-- START Records supplied --

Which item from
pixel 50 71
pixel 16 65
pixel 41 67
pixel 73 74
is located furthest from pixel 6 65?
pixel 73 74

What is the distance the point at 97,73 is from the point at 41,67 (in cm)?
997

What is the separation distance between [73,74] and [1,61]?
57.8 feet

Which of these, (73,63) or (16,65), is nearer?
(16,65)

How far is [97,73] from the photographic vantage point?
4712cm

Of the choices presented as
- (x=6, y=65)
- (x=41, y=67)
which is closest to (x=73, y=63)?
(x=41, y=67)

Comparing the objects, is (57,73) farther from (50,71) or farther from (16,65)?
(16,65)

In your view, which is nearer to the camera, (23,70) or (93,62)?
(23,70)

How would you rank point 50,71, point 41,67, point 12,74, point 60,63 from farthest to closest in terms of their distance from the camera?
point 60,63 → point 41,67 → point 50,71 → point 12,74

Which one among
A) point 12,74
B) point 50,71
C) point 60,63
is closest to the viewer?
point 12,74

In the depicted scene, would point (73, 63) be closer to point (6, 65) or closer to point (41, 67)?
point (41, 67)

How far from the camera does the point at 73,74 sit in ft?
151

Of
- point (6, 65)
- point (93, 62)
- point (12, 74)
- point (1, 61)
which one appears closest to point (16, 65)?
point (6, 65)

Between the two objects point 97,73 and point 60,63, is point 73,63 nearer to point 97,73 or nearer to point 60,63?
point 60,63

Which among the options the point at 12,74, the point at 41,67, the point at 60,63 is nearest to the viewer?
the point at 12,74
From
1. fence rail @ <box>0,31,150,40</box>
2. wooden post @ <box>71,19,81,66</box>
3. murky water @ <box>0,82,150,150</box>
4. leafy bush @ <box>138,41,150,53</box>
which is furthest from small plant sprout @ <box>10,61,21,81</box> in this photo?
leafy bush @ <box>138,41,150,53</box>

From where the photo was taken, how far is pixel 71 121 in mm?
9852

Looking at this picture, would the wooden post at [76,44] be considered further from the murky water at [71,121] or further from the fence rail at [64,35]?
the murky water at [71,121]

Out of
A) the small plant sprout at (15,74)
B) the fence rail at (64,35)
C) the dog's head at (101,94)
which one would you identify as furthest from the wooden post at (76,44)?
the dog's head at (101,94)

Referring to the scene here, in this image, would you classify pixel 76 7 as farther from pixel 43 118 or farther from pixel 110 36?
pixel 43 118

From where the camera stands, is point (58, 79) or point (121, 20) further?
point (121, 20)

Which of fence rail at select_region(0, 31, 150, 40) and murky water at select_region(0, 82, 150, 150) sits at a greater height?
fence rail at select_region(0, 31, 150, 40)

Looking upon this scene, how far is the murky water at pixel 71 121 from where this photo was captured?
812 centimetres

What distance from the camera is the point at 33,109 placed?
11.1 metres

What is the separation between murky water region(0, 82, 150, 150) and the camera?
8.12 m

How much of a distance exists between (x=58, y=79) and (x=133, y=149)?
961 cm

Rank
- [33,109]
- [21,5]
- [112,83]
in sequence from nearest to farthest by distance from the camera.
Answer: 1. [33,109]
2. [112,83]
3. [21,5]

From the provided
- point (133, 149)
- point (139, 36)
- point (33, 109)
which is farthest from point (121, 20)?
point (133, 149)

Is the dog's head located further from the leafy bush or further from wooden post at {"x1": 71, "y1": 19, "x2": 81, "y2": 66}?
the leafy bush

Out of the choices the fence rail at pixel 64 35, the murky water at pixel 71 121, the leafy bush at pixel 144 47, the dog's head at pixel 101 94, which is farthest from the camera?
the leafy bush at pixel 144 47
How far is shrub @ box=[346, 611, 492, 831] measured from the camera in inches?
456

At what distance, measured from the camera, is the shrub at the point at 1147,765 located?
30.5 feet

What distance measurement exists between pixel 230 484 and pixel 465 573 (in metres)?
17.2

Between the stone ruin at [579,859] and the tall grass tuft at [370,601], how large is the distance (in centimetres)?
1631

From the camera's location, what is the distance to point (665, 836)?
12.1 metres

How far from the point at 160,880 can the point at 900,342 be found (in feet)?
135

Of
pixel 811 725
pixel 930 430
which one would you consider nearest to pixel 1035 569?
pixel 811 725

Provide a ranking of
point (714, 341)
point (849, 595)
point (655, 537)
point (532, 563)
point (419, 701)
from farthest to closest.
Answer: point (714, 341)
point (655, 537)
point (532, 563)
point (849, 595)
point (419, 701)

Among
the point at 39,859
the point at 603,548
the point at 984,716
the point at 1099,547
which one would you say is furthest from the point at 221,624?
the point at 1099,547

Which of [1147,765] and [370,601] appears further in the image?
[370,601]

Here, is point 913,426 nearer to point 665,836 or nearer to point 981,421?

-- END Records supplied --

To be done:
Reproduce all of the records above verbatim, line for line, without altering a single character.

Final result:
Which item from
pixel 50 71
pixel 16 65
pixel 41 67
pixel 73 74
is located furthest from pixel 6 65?
pixel 73 74

What is the distance the point at 97,73 is from the point at 41,67 (in cm)?
997

What is the separation distance between [73,74] and [1,61]?
57.8 feet

Which of these, (73,63) or (16,65), is nearer?
(16,65)

How far is [97,73] from the photographic vantage point?
4712cm

Of the choices presented as
- (x=6, y=65)
- (x=41, y=67)
which is closest to (x=73, y=63)?
(x=41, y=67)

Comparing the objects, is (57,73) farther from (50,71) or farther from (16,65)?
(16,65)

In your view, which is nearer to the camera, (23,70) or (93,62)?
(23,70)

How would you rank point 50,71, point 41,67, point 12,74, point 60,63 from farthest to closest in terms of their distance from the camera?
point 60,63 → point 41,67 → point 50,71 → point 12,74

Which one among
A) point 12,74
B) point 50,71
C) point 60,63
is closest to the viewer?
point 12,74

In the depicted scene, would point (73, 63) be closer to point (6, 65) or closer to point (41, 67)?
point (41, 67)

How far from the camera does the point at 73,74 sit in ft?
151

Of
- point (6, 65)
- point (93, 62)
- point (12, 74)
- point (1, 61)
which one appears closest to point (16, 65)?
point (6, 65)

Between the two objects point 97,73 and point 60,63, is point 73,63 nearer to point 97,73 or nearer to point 60,63?
point 60,63

Which among the options the point at 12,74, the point at 41,67, the point at 60,63 is nearest to the viewer?
the point at 12,74
From
1. fence rail @ <box>0,31,150,40</box>
2. wooden post @ <box>71,19,81,66</box>
3. murky water @ <box>0,82,150,150</box>
4. leafy bush @ <box>138,41,150,53</box>
which is furthest from small plant sprout @ <box>10,61,21,81</box> in this photo?
leafy bush @ <box>138,41,150,53</box>

From where the photo was taken, how far is pixel 71 121 in mm?
9852

Looking at this picture, would the wooden post at [76,44] be considered further from the murky water at [71,121] or further from the fence rail at [64,35]?
the murky water at [71,121]

Out of
A) the small plant sprout at (15,74)
B) the fence rail at (64,35)
C) the dog's head at (101,94)
which one would you identify as furthest from the wooden post at (76,44)?
the dog's head at (101,94)

Referring to the scene here, in this image, would you classify pixel 76 7 as farther from pixel 43 118 or farther from pixel 110 36?
pixel 43 118

From where the camera stands, is point (58, 79) or point (121, 20) further?
point (121, 20)

Which of fence rail at select_region(0, 31, 150, 40) and murky water at select_region(0, 82, 150, 150) sits at a greater height?
fence rail at select_region(0, 31, 150, 40)

Looking upon this scene, how far is the murky water at pixel 71 121 from where this photo was captured?
812 centimetres

What distance from the camera is the point at 33,109 placed?
11.1 metres

What is the separation between murky water region(0, 82, 150, 150) and the camera?
8.12 m

How much of a distance exists between (x=58, y=79) and (x=133, y=149)?
961 cm

Rank
- [33,109]
- [21,5]
- [112,83]
in sequence from nearest to farthest by distance from the camera.
Answer: 1. [33,109]
2. [112,83]
3. [21,5]

From the provided
- point (133, 149)
- point (139, 36)
- point (33, 109)
which is farthest from point (121, 20)?
point (133, 149)

Is the dog's head located further from the leafy bush or further from wooden post at {"x1": 71, "y1": 19, "x2": 81, "y2": 66}?
the leafy bush

Out of the choices the fence rail at pixel 64 35, the murky water at pixel 71 121, the leafy bush at pixel 144 47, the dog's head at pixel 101 94, which is farthest from the camera?
the leafy bush at pixel 144 47
How far is shrub @ box=[346, 611, 492, 831] measured from the camera in inches?
456

At what distance, measured from the camera, is the shrub at the point at 1147,765 located?
30.5 feet

What distance measurement exists between pixel 230 484 and pixel 465 573 (in metres)?
17.2

Between the stone ruin at [579,859] and the tall grass tuft at [370,601], how large is the distance (in centimetres)?
1631

From the camera's location, what is the distance to point (665, 836)?
12.1 metres

How far from the point at 160,880 can the point at 900,342 be found (in feet)?
135

Of
pixel 811 725
pixel 930 430
which one would you consider nearest to pixel 1035 569?
pixel 811 725

Provide a ranking of
point (714, 341)
point (849, 595)
point (655, 537)
point (532, 563)
point (419, 701)
from farthest to closest.
Answer: point (714, 341)
point (655, 537)
point (532, 563)
point (849, 595)
point (419, 701)

Among
the point at 39,859
the point at 603,548
the point at 984,716
the point at 1099,547
which one would you say is furthest from the point at 221,624?
the point at 1099,547

Which of [1147,765] and [370,601] appears further in the image?
[370,601]

Here, is point 913,426 nearer to point 665,836 or nearer to point 981,421?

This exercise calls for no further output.